La giustizia ai tempi
dei leoni da tastiera

Tutti esperti di diritto. Magari dopo essere stati - mezz’ora prima - luminari di medicina, archistar incomprese, criminologi da sofà. Tutti con una virtuale corda saponata appoggiata accanto al mouse del pc, pronti a scodellare scempiaggini fegatose, a denigrare chi ancora si ostina a decidere tramite il codice penale: meglio il forcone, la giurisprudenza di pancia che salva i Barabba e condanna tutti gli altri. Brutta cosa la giustizia ai tempi dei social, che rischia di insinuarsi subdolamente nelle aule di tribunale come il gelo sotto la porta di casa.

Prima twittare, poi riflettere. È un assedio, quello dei leoni da tastiera, tanto da costringere alti magistrati a lanciare grida d’allarme e correre ai ripari. Problematica, ha spiegato ieri il presidente della Corte d’appello di Brescia Claudio Castelli, è diventata, ad esempio, l’accettazione delle decisioni, perché «sconta» anche fattori «di natura mass mediatica». Scrive Castelli che «specie in un’epoca come l’attuale in cui dominano notizie false e un trionfo di moti plebei sulle diverse competenze e professionalità, il rischio sarebbe quello di farsi condizionare dagli istinti, prima ancora che dalle opinioni del pubblico».

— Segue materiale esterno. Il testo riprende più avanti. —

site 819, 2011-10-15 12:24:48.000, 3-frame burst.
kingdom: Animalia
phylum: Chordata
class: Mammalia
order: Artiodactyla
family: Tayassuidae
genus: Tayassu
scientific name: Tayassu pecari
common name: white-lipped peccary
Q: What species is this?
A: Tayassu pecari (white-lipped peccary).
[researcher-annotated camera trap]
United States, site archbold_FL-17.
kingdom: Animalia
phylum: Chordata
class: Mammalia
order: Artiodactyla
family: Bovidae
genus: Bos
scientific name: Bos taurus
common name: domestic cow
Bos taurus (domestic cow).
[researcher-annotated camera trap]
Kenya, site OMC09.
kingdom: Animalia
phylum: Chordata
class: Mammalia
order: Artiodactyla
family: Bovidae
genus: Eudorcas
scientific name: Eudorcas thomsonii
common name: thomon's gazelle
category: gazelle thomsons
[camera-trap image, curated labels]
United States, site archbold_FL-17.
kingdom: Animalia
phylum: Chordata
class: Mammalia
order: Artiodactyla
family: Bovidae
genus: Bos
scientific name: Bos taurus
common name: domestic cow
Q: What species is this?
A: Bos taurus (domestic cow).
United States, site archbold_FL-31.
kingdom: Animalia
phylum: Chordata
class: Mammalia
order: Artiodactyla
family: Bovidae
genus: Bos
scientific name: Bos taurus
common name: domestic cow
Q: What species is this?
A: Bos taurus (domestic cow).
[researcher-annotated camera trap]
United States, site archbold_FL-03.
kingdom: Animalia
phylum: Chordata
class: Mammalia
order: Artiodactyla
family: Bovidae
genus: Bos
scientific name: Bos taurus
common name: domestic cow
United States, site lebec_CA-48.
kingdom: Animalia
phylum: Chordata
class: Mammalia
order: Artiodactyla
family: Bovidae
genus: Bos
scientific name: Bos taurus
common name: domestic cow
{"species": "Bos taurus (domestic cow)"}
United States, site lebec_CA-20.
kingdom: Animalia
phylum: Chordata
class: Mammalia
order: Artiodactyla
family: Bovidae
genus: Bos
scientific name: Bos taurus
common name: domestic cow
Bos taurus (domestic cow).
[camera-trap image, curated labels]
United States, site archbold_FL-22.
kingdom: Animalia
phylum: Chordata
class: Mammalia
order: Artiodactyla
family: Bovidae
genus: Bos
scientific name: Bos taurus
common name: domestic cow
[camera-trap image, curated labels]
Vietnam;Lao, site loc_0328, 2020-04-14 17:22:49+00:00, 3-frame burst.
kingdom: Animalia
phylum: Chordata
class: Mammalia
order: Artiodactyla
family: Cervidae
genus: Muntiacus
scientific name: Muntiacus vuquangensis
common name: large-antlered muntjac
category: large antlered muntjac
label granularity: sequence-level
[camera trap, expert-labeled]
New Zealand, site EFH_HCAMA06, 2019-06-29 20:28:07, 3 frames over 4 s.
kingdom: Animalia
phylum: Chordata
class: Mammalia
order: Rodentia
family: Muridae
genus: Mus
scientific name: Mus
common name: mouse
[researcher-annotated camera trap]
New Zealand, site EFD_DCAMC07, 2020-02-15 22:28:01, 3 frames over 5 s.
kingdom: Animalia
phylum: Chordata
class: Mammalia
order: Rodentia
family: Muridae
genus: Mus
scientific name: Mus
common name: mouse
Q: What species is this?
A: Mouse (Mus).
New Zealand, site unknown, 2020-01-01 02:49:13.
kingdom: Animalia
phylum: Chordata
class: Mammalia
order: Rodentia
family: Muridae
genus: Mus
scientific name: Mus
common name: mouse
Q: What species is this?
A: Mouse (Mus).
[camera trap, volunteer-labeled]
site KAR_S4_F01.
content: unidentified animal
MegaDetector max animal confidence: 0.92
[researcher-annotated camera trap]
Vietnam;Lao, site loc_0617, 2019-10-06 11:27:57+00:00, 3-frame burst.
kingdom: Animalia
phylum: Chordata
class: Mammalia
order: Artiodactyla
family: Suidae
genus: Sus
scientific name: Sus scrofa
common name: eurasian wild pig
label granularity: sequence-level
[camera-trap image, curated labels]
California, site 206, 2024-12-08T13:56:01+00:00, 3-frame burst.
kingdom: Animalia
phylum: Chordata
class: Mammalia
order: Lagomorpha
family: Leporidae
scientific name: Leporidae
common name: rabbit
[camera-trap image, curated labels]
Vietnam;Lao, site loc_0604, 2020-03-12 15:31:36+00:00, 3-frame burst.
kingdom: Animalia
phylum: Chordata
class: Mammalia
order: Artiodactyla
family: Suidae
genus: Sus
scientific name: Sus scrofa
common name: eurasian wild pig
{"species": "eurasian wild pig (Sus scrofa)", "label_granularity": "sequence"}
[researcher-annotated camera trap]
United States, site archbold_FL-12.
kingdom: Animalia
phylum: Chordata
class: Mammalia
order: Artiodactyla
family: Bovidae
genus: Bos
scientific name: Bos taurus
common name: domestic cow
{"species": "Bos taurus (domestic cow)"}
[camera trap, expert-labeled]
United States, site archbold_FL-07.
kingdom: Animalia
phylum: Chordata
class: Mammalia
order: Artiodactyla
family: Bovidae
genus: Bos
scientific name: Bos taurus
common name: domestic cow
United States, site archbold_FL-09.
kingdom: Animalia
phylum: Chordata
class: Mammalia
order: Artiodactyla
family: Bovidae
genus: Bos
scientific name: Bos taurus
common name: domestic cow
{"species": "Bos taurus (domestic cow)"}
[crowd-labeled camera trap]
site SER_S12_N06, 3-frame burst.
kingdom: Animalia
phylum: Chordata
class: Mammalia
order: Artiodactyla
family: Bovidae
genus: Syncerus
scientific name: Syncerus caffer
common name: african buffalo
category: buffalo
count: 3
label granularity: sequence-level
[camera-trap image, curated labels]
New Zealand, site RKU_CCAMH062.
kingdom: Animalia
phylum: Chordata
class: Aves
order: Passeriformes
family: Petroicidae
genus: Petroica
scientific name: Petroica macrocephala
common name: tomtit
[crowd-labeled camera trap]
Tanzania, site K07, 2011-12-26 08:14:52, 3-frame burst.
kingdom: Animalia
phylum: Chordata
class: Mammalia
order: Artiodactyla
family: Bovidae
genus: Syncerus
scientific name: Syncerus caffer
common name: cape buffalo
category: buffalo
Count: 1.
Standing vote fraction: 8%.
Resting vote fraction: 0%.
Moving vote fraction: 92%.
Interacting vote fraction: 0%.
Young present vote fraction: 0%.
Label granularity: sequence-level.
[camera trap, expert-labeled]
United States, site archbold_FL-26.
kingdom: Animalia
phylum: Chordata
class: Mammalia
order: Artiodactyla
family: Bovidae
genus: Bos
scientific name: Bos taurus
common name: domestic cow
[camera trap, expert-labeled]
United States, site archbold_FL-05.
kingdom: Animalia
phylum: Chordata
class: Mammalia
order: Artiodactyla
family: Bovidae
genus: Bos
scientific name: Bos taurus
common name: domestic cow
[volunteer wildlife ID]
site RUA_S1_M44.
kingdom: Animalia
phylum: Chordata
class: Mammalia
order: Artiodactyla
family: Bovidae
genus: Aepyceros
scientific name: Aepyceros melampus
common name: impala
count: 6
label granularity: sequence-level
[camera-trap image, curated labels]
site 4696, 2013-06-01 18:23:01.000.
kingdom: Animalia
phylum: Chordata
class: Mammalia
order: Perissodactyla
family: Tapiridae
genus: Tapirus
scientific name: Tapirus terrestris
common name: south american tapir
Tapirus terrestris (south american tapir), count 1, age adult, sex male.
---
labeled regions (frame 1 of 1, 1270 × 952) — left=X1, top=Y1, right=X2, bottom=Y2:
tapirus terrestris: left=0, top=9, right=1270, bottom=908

Li abbiamo visti all’opera durante il processo a Massimo Bossetti, questi docenti delle retrovie informatiche: oltre a contestare le decisioni del tribunale e del pm Ruggeri (facoltà sacrosanta, sia chiaro), si abbandonavano spesso a offese personali, da bancone da osteria. È questo il livello del dibattito pubblico? Be’, se guardiamo certi talk show - anche alcuni specializzati in cronaca giudiziaria - non c’è da stupirsene: la spiegazione scientifica non diventa apprendimento, ma militanza; il dibattito si trasforma in scontro fra innocentisti e colpevolisti, l’ultima frontiera delle curve da stadio. Alla fine, ci si mette davanti alla tv per tifare, non per guardare: le urla che si superano fanno picchi d’ascolto e alla fine della trasmissione ciascuno ci ha capito meno di prima. Però si è divertito. Con che spirito credete che si metta davanti al computer questa gente? Ispirata a chi si azzanna in tv - comparire in tv è sufficiente per essere catalogati come esperti -, si sentirà autorizzata a sputare sentenze, a ritenersi essa stessa esperta, magari dopo la laurea breve di un quarto d’ora all’Università di Wikipedia e ad onta degli anni di studi sostenuti dai magistrati veri (per carità, qualche asino c’è pure tra di loro ).

I fumi dell’istintività e dell’incompetenza rischiano di intossicare una categoria che, come tutte quelle elitarie, è diventata casta agli occhi della gente. E di mettere in circolo concetti pericolosi. Tipo quello che, quanto più la giustizia è veloce, tanto più è efficace. È toccato a Castelli ricordare ieri che «viviamo in epoche in cui l’ossessione dei tempi diventa una schiavitù. Anche per la giustizia la questione determinante appare sempre più la celerità. Sembra quasi che la velocità sia l’unico parametro di valutazione di un giudizio». Non è stata una giustificazione sui tempi a volte estenuanti dei processi. Perché, ha spiegato il presidente, la giustizia ha «tempi ragionevoli, non immediati, nella convinzione che garanzie e contraddittorio inevitabilmente hanno un costo come tempi».

Anche i numeri sono pericolosi: più definisci procedimenti e più sei considerato. «In questo produttivismo cieco l’unica cosa che conta sembrano le cifre. Anche la terminologia ne è stata condizionata, tanto che ormai parliamo di smaltimento dei procedimenti, come se dietro ciascuno di essi non ci fossero persone». Se è questa la giustizia che vogliamo, i leoni da tastiera non hanno motivo di sloggiare dal loro assedio. Tanto più che persino qualche magistrato o tirocinante - il monito è giunto dal rappresentante del Csm Mongigni - sui social non esita a sfoggiare una disinvoltura di stile e di etica che cozza con quella di un togato. Sono loro gli inconsapevoli cavalli di Troia.